» **What the exercise asks**: Copy the rows word for word, starting at the line that contains "Is the wall-mounted" and ending with the last line of the rows.

[Stored data]
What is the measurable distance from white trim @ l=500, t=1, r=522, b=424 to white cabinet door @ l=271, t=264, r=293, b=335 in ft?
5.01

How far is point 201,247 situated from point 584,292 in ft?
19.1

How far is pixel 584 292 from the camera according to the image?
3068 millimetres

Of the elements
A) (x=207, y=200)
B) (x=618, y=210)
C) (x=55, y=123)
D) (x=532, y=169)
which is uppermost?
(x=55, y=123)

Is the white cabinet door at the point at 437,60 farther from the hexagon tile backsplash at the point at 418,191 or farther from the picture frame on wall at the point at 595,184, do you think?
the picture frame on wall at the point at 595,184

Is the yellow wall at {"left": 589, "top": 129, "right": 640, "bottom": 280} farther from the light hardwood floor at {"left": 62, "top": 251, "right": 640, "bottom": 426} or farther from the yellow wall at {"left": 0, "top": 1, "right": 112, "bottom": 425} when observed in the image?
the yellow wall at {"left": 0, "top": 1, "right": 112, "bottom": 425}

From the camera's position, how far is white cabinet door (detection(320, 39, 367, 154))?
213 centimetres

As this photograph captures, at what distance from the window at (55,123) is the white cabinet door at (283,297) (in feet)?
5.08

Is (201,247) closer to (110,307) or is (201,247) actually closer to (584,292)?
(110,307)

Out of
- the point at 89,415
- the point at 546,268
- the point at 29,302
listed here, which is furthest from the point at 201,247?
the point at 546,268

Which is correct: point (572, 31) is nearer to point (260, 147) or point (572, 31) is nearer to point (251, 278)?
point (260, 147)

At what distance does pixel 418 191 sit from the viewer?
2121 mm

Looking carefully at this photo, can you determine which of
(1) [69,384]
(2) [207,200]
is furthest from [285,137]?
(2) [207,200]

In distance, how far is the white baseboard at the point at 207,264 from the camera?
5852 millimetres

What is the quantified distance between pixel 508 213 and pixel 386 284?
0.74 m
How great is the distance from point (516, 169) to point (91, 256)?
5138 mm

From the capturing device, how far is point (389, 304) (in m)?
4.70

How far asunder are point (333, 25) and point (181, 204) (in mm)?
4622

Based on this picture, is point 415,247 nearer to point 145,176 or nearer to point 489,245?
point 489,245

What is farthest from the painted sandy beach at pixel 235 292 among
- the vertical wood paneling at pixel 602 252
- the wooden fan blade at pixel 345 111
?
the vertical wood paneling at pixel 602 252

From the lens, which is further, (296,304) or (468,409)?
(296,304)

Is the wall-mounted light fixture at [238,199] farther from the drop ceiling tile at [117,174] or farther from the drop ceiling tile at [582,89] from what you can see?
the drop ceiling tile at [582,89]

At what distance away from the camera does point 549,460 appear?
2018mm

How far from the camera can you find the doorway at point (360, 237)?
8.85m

» **Solution**:
Is the wall-mounted light fixture at [238,199] farther from the drop ceiling tile at [117,174] or farther from the drop ceiling tile at [582,89] from what you can see?
the drop ceiling tile at [582,89]

At what distance away from the camera does point 549,460 appear?
2018mm

How far from the camera can you find the doorway at point (360, 237)?
8.85m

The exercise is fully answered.